◆ SHORT TASK
Copy out everything in the data below from the line containing "From farthest to closest, how do you rank" down to the line containing "the t-shirt at box(31, 133, 47, 154), the", both lines included, without changing a character.

◆ PROVIDED RECORDS
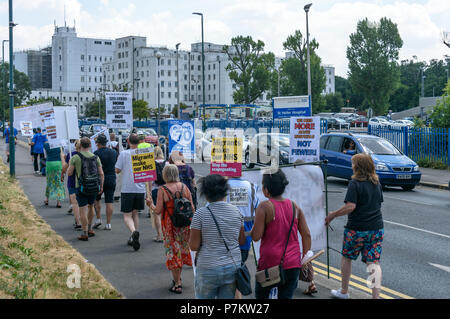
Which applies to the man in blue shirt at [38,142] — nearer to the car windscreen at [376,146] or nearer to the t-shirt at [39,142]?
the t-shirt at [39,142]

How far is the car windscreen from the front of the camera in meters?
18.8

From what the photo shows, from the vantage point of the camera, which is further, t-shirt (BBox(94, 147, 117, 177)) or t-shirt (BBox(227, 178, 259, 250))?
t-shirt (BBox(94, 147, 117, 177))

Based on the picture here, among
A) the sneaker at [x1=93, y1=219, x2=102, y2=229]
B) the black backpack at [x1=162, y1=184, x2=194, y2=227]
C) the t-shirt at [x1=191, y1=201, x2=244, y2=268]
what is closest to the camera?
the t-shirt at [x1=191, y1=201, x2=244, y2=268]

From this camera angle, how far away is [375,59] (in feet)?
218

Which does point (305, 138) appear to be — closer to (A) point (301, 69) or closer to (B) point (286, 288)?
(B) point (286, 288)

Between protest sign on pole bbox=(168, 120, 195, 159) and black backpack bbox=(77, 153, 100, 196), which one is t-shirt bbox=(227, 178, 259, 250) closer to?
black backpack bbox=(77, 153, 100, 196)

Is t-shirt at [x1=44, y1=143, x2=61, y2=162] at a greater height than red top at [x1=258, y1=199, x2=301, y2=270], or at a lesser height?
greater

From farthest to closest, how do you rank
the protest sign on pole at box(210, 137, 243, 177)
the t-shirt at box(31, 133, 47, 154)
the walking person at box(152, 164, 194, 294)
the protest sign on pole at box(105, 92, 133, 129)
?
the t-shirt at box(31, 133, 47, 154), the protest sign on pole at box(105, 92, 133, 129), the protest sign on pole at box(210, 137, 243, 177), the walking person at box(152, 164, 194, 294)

...

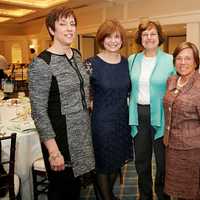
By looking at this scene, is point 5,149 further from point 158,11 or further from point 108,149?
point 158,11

◆ WORKED SOLUTION
From farthest to closest, how do you rank
the protest sign on pole at box(210, 137, 243, 177)
the t-shirt at box(31, 133, 47, 154)
the walking person at box(152, 164, 194, 294)
the protest sign on pole at box(105, 92, 133, 129)
?
the t-shirt at box(31, 133, 47, 154), the protest sign on pole at box(105, 92, 133, 129), the protest sign on pole at box(210, 137, 243, 177), the walking person at box(152, 164, 194, 294)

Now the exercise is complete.